Here is an answer to a question that has not been asked; namely, does the conclusion hold true ... without any assumption on $\mu$? Roughly speaking, the answer is that if the topology of $X$ has a basis which is "not too big", then the answer is "yes".
Precisely, a cardinal $\kappa$ is said to have measure $0$ if there is no non-zero finite measure defined on all subsets of a set with cardinality $\kappa$ for which every point has measure $0$. Cardinals which do not have measure $0$ are necessarily "very large" (but I'm not able to say much more).
In Oxtoby's book Measure and category, one can find the following result: if $Z$ is a metric space with a basis whose cardinal has measure $0$, and if $\nu$ is a finite Borel measure on $Z$, then the union of any family of open sets with $\nu$-measure $0$ also has $\nu$-measure $0$. (This is Theorem 16.4).
Now, assume that your metric space $(X,d)$ has a basis whose cardinal has measure $0$, and let us try to show that the answer to your question is "yes" in this case.
Let $\mu$ be an arbitrary Borel probability measure on $X$. Fix $\varepsilon >0$, and denote by $\mathcal A$ the family of all sets $A\subset X$ which are unions of countably many balls of radius $\varepsilon$. We have to find a set $A\in\mathcal A$ such that $\mu (A)=1$.
Put $c=\sup\{ \mu(A);\; A\in\mathcal A\}$. Then one can find a sequence $(A_n)\subset \mathcal A\}$ such that $\mu(A_n)\to c$, and the set $A=\bigcup_n A_n$ is in $\mathcal A$ and satisfies $\mu (A)=c$. It is enough to show that $\mu(X\setminus A)=0$.
Put $Z:=X\setminus A$. Then, by the very definition of $Z$, the following holds true: for any $z\in Z$ we have $\mu(B_\varepsilon(z)\setminus A)=0$. Indeed, if $\mu(B_\varepsilon(z)\setminus A)>0$ for some $z$, then the set $A'=A\cup B_\varepsilon (z)$ is in $\mathcal A$ an satisfies $\mu(A')>c$, which contradicts the definition of $c$.

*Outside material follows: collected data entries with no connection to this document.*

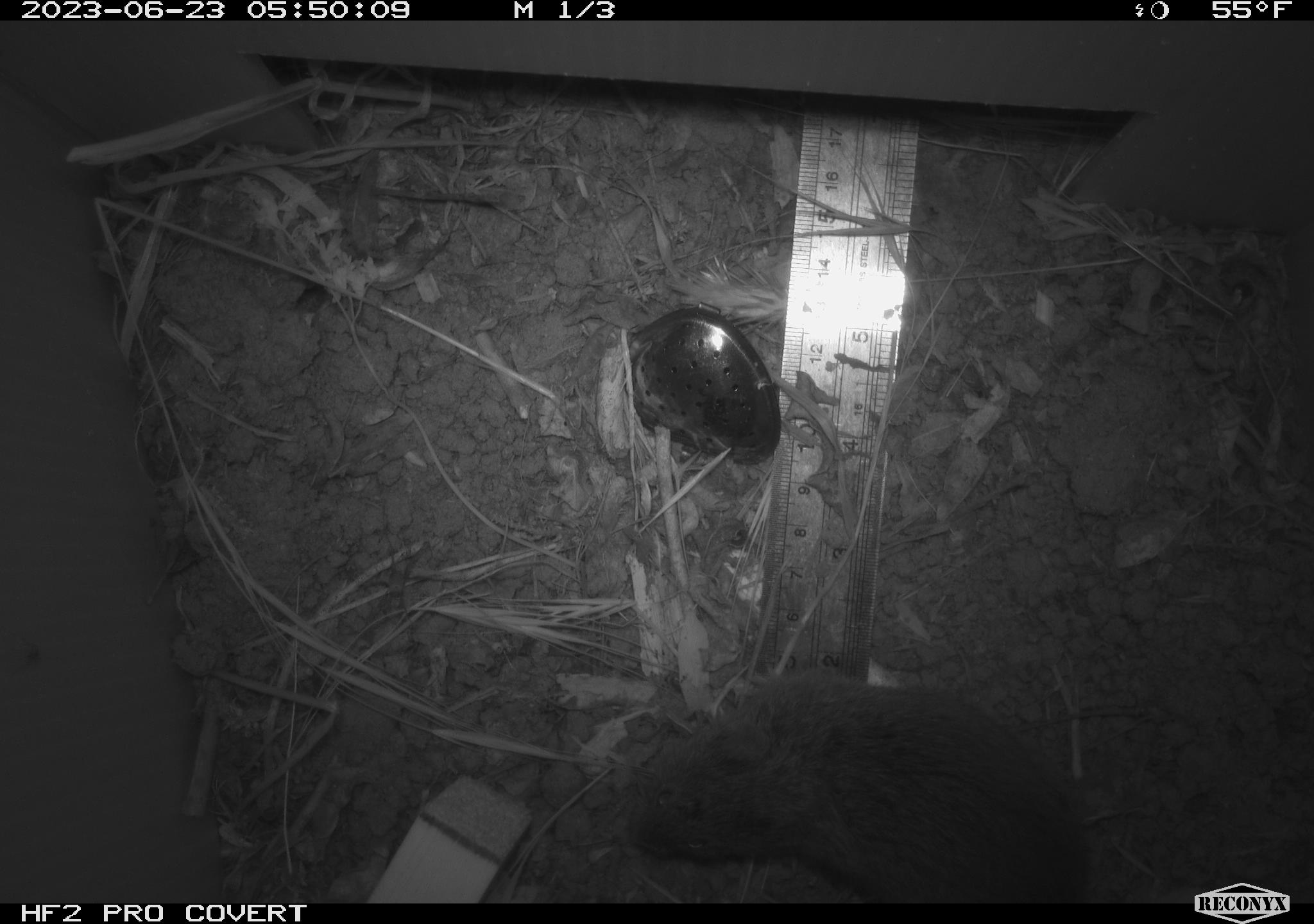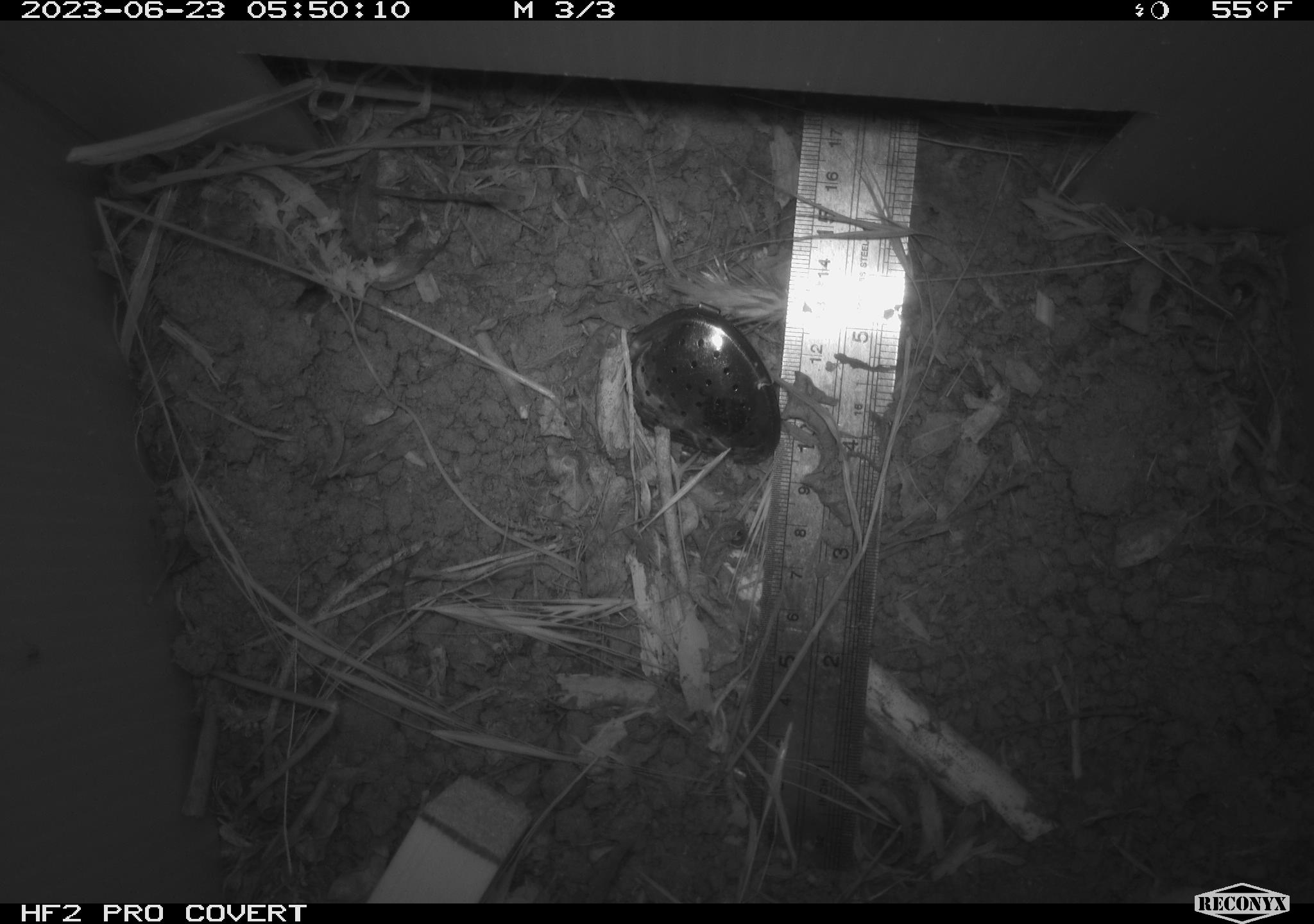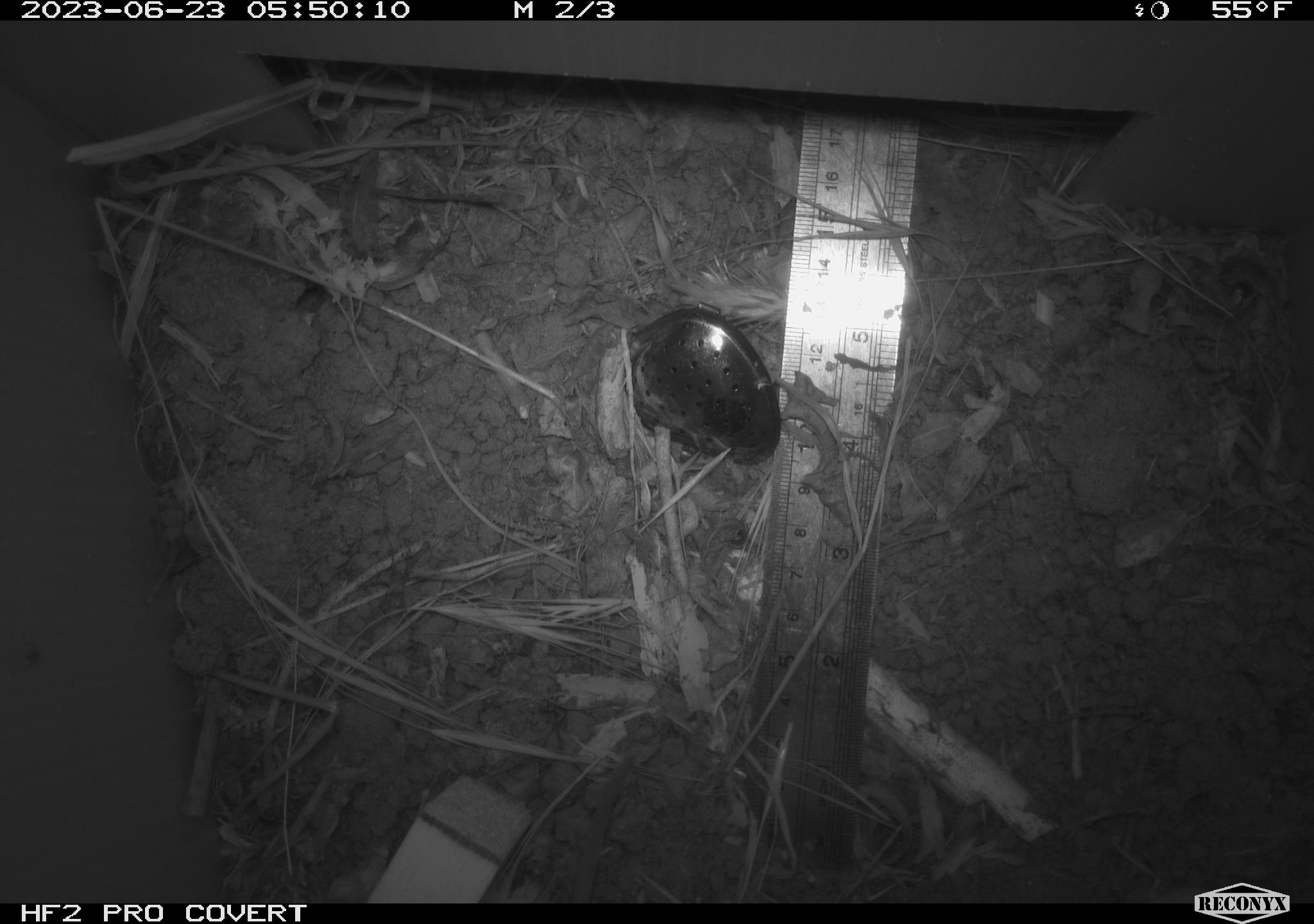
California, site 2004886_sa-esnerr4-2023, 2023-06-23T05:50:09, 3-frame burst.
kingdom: Animalia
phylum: Chordata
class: Mammalia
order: Rodentia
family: Cricetidae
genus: Microtus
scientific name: Microtus californicus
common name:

Now, consider the metric space $(Z,d)$ and the measure $\nu=\mu_{|Z}$. The preceding paragraph says that any open ball with radius $\varepsilon$ in $Z$ has $\nu$-measure $0$. Since $Z$ satisfies the same topological assumption as $X$, it follows from the above theorem from Oxtoby's book that $\nu=0$, i.e. $\mu (Z)=0$ as required.
Without any assumption on the metric space $X$ and the measure $\mu$, the answer can be "no". Consider a set $X$ with cardinality $\kappa$, where $\kappa$ does not have measure $0$, put the discrete measure on $X$ and take any probability measure $\mu$ defined on all subsets of $X$ witnessing that $\kappa$ does not have measure $0$. Then all open balls with radius $1$ have measure $0$, so $X$ cannot be written as a countable almost everywhere union of such balls.
Your assumption implies that your metric space is separable.
Exercise: Suppose a metric space is not separable. Then for some $\epsilon > 0$, one can find an uncountable family of pairwise disjoint open balls each of radius $\epsilon$.
So you can take $K$ to be a countable dense subset of $X$.